There have been no clashes between Indian Hindus and Muslims. Nor has there been a swing to embrace Hindu nationalism. Indeed, opposition politicians who have sought to capitalize on the mayhem have been roundly punished for it. For example, Narendra Modi, the BJP chief minister of Gujarat, rushed to Mumbai after the attacks to lionize the slain head of Maharashtra's Anti-Terrorism Squad. But Mumbai denizens greeted Modi with boos and accused him of political opportunism.

The official response, meanwhile, has been studiously measured. India's home minister and both the chief minister of Maharashtra and his deputy have resigned. A review of India's intelligence system has begun and New Delhi has called on Pakistan to extradite 20 suspects. Pranab Mukherjee, India's foreign minister, has sent mixed messages in recent speeches, first ruling out military action against Pakistan and then, during Rice's visit, reversing tack and warning that India will use "all the means at [its] disposal." But overall, the government's behavior has been anything but warlike.

The reason, says Mahesh Rangarajan of Delhi University, is that "India has learned that a hysterical response does not serve any purpose." Experience shows that rash action only makes things worse. Congress party sources point out that massing troops on the border, as the BJP-led government did following terror attack on India's Parliament in December 2001, accomplished nothing—except to ensure that the BJP was roundly criticized for raising tensions. Senior government sources also admit that India can't behave like America did after 9/11 because India is "not a superpower and does not have that kind of capability," says a senior government official.

Out of necessity, then, New Delhi has turned to realpolitik. That's taken the form of "maintaining the pressure, getting the U.S. and other allies to put equal pressure on Pakistan without actually ratcheting up tension and weakening [Pakistani President Asif Ali] Zardari's position too much," says a top official who asked to remain nameless because he wasn't authorized to speak to the press.

In eschewing militarism, India is placing tremendous faith in the United States and the international community. Pundits, for example, have called on India to make its case against Pakistan at the U.N. Security Council. But this strategy is risky, for India will feel betrayed if the international or U.S. response remains tepid. And so far, the signals from Washington haven't been promising. Rice, on her visit to New Delhi, said that "there has to be direct and tough action," but she seemed—at least to Indians—to water down that message when she visited Islamabad.

Indians are already frustrated with Pakistan's behavior and its rejection of India's call to extradite the suspects. "What is disquieting is that the Pakistanis are resorting to a technical response by saying, 'Give us evidence and we will respond'," says former foreign secretary Kanwal Sibal. "They're resorting to the old, stock responses, and that is sending a negative message and raising demands on the Indian side to hurt Pakistan."

Should this continue, domestic pressure will mount from the public, as well as the BJP and the radical Hindu nationalist right—especially with a national vote looming next year.
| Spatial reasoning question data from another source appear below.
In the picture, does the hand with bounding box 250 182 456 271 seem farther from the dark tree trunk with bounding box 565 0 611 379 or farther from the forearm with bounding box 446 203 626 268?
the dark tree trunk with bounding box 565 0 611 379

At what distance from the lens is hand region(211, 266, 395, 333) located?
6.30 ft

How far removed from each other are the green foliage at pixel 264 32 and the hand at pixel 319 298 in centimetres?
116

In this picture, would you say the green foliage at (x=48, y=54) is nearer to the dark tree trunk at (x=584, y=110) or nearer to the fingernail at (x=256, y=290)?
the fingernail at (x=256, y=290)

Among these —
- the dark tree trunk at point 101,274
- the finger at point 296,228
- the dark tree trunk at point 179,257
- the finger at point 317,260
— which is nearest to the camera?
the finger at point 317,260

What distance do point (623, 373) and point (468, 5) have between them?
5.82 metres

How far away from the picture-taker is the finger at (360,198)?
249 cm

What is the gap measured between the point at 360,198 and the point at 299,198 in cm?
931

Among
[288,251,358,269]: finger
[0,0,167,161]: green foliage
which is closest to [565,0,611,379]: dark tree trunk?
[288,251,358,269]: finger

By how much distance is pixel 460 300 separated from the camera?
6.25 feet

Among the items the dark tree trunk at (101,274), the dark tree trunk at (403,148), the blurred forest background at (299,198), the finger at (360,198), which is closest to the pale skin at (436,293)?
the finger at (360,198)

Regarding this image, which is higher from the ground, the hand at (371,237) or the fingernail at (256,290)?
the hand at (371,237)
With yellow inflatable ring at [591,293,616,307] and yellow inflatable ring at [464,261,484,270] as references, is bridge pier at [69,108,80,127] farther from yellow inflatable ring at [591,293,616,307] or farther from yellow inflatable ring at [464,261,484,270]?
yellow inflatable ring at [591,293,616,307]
The BJP will begin hammering Congress for its failure to stop terror, and if there is no action in Pakistan that, too, will come into play. "The BJP pitches its whole propaganda on that terrain," says Delhi-based political analyst Praful Bidwai.

For the time being, though, Indians are watching and waiting. The details of Rice's visit remain unclear. But unless she asked for and received quiet assurances that Islamabad intends to take some immediate, concrete steps, conditions could worsen for all parties, America included—after all, the terrorists who strike at India also work on Pakistan's western border with Afghanistan. As for India, if it feels that its forbearance has yielded nothing, this sense of betrayal could cause events to spiral out of control, bringing India and Pakistan—nuclear-armed nemeses—back to the brink once more.